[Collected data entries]
------------------------------------------------------------------------
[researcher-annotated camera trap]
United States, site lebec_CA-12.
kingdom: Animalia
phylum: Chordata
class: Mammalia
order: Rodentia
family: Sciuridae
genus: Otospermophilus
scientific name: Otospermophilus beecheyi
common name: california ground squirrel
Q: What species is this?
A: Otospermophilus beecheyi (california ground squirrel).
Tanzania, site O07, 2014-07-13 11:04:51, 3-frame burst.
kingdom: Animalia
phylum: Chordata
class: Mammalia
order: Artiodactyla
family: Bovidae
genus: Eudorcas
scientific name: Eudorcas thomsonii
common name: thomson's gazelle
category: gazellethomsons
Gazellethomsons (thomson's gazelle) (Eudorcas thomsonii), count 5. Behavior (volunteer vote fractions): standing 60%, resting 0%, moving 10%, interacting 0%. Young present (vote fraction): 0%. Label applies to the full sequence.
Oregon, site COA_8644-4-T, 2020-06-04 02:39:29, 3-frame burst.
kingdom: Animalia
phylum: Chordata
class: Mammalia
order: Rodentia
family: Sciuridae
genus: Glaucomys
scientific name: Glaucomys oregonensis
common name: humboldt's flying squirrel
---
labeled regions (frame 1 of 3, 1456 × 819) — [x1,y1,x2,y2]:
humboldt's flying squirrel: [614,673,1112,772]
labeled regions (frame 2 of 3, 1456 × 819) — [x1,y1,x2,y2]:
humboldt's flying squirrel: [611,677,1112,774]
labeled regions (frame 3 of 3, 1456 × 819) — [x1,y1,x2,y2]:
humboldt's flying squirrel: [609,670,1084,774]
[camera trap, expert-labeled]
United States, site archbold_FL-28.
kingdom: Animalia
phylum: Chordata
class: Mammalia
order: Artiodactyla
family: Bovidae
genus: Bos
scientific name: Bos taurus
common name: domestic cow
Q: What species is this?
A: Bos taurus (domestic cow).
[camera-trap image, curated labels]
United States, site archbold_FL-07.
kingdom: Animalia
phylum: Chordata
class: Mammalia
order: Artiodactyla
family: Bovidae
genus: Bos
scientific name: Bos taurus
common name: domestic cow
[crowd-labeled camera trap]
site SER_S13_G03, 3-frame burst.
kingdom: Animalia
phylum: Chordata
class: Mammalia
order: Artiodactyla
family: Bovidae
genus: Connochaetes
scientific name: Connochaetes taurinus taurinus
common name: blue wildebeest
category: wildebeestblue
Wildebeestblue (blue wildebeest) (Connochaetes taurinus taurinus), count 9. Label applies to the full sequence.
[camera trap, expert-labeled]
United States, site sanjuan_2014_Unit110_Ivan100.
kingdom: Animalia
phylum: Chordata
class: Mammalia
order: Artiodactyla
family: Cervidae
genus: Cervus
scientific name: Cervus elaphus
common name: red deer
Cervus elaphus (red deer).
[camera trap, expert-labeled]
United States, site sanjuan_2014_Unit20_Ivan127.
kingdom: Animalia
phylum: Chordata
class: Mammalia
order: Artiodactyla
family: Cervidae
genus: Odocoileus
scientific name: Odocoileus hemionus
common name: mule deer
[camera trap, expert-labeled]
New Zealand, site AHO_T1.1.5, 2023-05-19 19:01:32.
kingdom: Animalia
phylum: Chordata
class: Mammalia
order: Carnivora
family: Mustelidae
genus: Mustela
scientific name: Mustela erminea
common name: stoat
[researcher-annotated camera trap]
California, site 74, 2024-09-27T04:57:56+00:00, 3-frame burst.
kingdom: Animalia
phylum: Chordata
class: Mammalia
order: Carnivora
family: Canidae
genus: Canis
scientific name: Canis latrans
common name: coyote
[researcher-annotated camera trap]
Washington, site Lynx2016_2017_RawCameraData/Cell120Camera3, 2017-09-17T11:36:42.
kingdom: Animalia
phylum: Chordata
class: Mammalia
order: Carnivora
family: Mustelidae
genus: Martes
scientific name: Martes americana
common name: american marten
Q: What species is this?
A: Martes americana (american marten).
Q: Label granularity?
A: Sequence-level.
------------------------------------------------------------------------
> REQUIRED WORK
Give back the entries above exactly as they are, from their first line through the line that contains "genus: Connochaetes", both included, with nothing else.

> OUTPUT FOR THIS EXERCISE
[researcher-annotated camera trap]
United States, site lebec_CA-12.
kingdom: Animalia
phylum: Chordata
class: Mammalia
order: Rodentia
family: Sciuridae
genus: Otospermophilus
scientific name: Otospermophilus beecheyi
common name: california ground squirrel
Q: What species is this?
A: Otospermophilus beecheyi (california ground squirrel).
Tanzania, site O07, 2014-07-13 11:04:51, 3-frame burst.
kingdom: Animalia
phylum: Chordata
class: Mammalia
order: Artiodactyla
family: Bovidae
genus: Eudorcas
scientific name: Eudorcas thomsonii
common name: thomson's gazelle
category: gazellethomsons
Gazellethomsons (thomson's gazelle) (Eudorcas thomsonii), count 5. Behavior (volunteer vote fractions): standing 60%, resting 0%, moving 10%, interacting 0%. Young present (vote fraction): 0%. Label applies to the full sequence.
Oregon, site COA_8644-4-T, 2020-06-04 02:39:29, 3-frame burst.
kingdom: Animalia
phylum: Chordata
class: Mammalia
order: Rodentia
family: Sciuridae
genus: Glaucomys
scientific name: Glaucomys oregonensis
common name: humboldt's flying squirrel
---
labeled regions (frame 1 of 3, 1456 × 819) — [x1,y1,x2,y2]:
humboldt's flying squirrel: [614,673,1112,772]
labeled regions (frame 2 of 3, 1456 × 819) — [x1,y1,x2,y2]:
humboldt's flying squirrel: [611,677,1112,774]
labeled regions (frame 3 of 3, 1456 × 819) — [x1,y1,x2,y2]:
humboldt's flying squirrel: [609,670,1084,774]
[camera trap, expert-labeled]
United States, site archbold_FL-28.
kingdom: Animalia
phylum: Chordata
class: Mammalia
order: Artiodactyla
family: Bovidae
genus: Bos
scientific name: Bos taurus
common name: domestic cow
Q: What species is this?
A: Bos taurus (domestic cow).
[camera-trap image, curated labels]
United States, site archbold_FL-07.
kingdom: Animalia
phylum: Chordata
class: Mammalia
order: Artiodactyla
family: Bovidae
genus: Bos
scientific name: Bos taurus
common name: domestic cow
[crowd-labeled camera trap]
site SER_S13_G03, 3-frame burst.
kingdom: Animalia
phylum: Chordata
class: Mammalia
order: Artiodactyla
family: Bovidae
genus: Connochaetes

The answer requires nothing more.